■ Consigna de tarea
Por favor, cambia en la reseña de El Año del Tigre el pasaje que comienza con "Manuel, el personaje" y continúa hasta "más los separa.", poniendo "delincuente" donde dice "criminal".

Lelio, a su vez, al construir visualmente ese relato (con la ayuda notable del director de fotografía, Miguel Ioan Littin) tomó una dirección orientada hacia la fábula de manera mucho más determinada que en sus películas anteriores. En ellas (La Sagrada Familia, 2005; Navidad, 2009) el mundo familiar le dio pie para reflexionar cinematográficamente a partir de situaciones cotidianas y específicas que, sin embargo, alcanzaban un seguro nivel de abstracción filosófica y existencial. En otras palabras, no fueron películas que simplemente narraran hechos, sino que esos hechos significaban. Y aunque no se tratara de significados “religiosos”, los mismos títulos de las películas implicaban cierta relación, a veces iconoclasta y siempre conflictiva, con dicha dimensión espiritual.

El Año del Tigre le da a Lelio, una vez más, la oportunidad de explorar significados, especialmente porque se trata de una situación y una historia de “fin de mundo”, que algunos gustan llamar apocalíptica. Ante la situación real del terremoto/tsunami, la película debió ser precavida, ante todo porque no se trataba de documentar el dolor de las víctimas reales, sino de tomar la situación (y la escenografía natural), de alguna manera desprovista de personas, como si se tratara de un fin de mundo verdadero aunque fuera ficticio. Por eso, sólo a la distancia, en algún momento, hay personas que llaman a amigos o familiares (siendo tal vez parte de la ficción), y los momentos más colectivos se producen al comienzo, en la cárcel antes del terremoto, en una misa de pueblo y en el encuentro de Manuel con un capataz, para el cual trabajará, se emborrachará durante una noche y a la mañana siguiente acabará asesinando.

Manuel, el personaje central, de pocas palabras y enigmático, poco expresivo de emociones (salvo sus miradas, y la caída de una lágrima), se perfila desde el comienzo como un “duro”, ya sea cuando durante una visita conyugal tiene una relación sexual brutal con su mujer, como cuando, poco después, echa de una banca sin miramientos a otros dos presos. Con pocos trazos, magistralmente, Lelio caracteriza a su personaje como un criminal, cuyo delito de prisión, sin embargo, nunca conoceremos. La secuencia posterior, de borrachera con el capataz no puede sino recordar a un “clásico” del cine chileno, El Chacal de Nahueltoro (Miguel Littin, 1969), pero esa referencia permite justamente considerar cuán diferentes son el cine de los “sesentas” y el actual. El tono de fábula es el que más los separa.

■ Sección de datos
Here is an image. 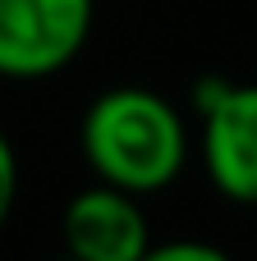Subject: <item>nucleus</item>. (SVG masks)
Masks as SVG:
<instances>
[{
	"mask_svg": "<svg viewBox=\"0 0 257 261\" xmlns=\"http://www.w3.org/2000/svg\"><path fill=\"white\" fill-rule=\"evenodd\" d=\"M51 261H78V257H69V252H64V257H51Z\"/></svg>",
	"mask_w": 257,
	"mask_h": 261,
	"instance_id": "7",
	"label": "nucleus"
},
{
	"mask_svg": "<svg viewBox=\"0 0 257 261\" xmlns=\"http://www.w3.org/2000/svg\"><path fill=\"white\" fill-rule=\"evenodd\" d=\"M14 202H18V156H14V142L0 133V229L9 225Z\"/></svg>",
	"mask_w": 257,
	"mask_h": 261,
	"instance_id": "6",
	"label": "nucleus"
},
{
	"mask_svg": "<svg viewBox=\"0 0 257 261\" xmlns=\"http://www.w3.org/2000/svg\"><path fill=\"white\" fill-rule=\"evenodd\" d=\"M138 261H235V257L202 239H170V243H152Z\"/></svg>",
	"mask_w": 257,
	"mask_h": 261,
	"instance_id": "5",
	"label": "nucleus"
},
{
	"mask_svg": "<svg viewBox=\"0 0 257 261\" xmlns=\"http://www.w3.org/2000/svg\"><path fill=\"white\" fill-rule=\"evenodd\" d=\"M193 106L202 119V170L225 202L257 206V83L198 78Z\"/></svg>",
	"mask_w": 257,
	"mask_h": 261,
	"instance_id": "2",
	"label": "nucleus"
},
{
	"mask_svg": "<svg viewBox=\"0 0 257 261\" xmlns=\"http://www.w3.org/2000/svg\"><path fill=\"white\" fill-rule=\"evenodd\" d=\"M97 0H0V78H51L92 37Z\"/></svg>",
	"mask_w": 257,
	"mask_h": 261,
	"instance_id": "3",
	"label": "nucleus"
},
{
	"mask_svg": "<svg viewBox=\"0 0 257 261\" xmlns=\"http://www.w3.org/2000/svg\"><path fill=\"white\" fill-rule=\"evenodd\" d=\"M60 239L64 252L78 261H138L152 248V225L133 193L97 179L92 188L69 197Z\"/></svg>",
	"mask_w": 257,
	"mask_h": 261,
	"instance_id": "4",
	"label": "nucleus"
},
{
	"mask_svg": "<svg viewBox=\"0 0 257 261\" xmlns=\"http://www.w3.org/2000/svg\"><path fill=\"white\" fill-rule=\"evenodd\" d=\"M83 156L101 184L133 197L170 188L189 165L184 115L152 87H110L83 110Z\"/></svg>",
	"mask_w": 257,
	"mask_h": 261,
	"instance_id": "1",
	"label": "nucleus"
}]
</instances>
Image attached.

■ Respuesta a la consigna
Manuel, el personaje central, de pocas palabras y enigmático, poco expresivo de emociones (salvo sus miradas, y la caída de una lágrima), se perfila desde el comienzo como un “duro”, ya sea cuando durante una visita conyugal tiene una relación sexual brutal con su mujer, como cuando, poco después, echa de una banca sin miramientos a otros dos presos. Con pocos trazos, magistralmente, Lelio caracteriza a su personaje como un delincuente, cuyo delito de prisión, sin embargo, nunca conoceremos. La secuencia posterior, de borrachera con el capataz no puede sino recordar a un “clásico” del cine chileno, El Chacal de Nahueltoro (Miguel Littin, 1969), pero esa referencia permite justamente considerar cuán diferentes son el cine de los “sesentas” y el actual. El tono de fábula es el que más los separa.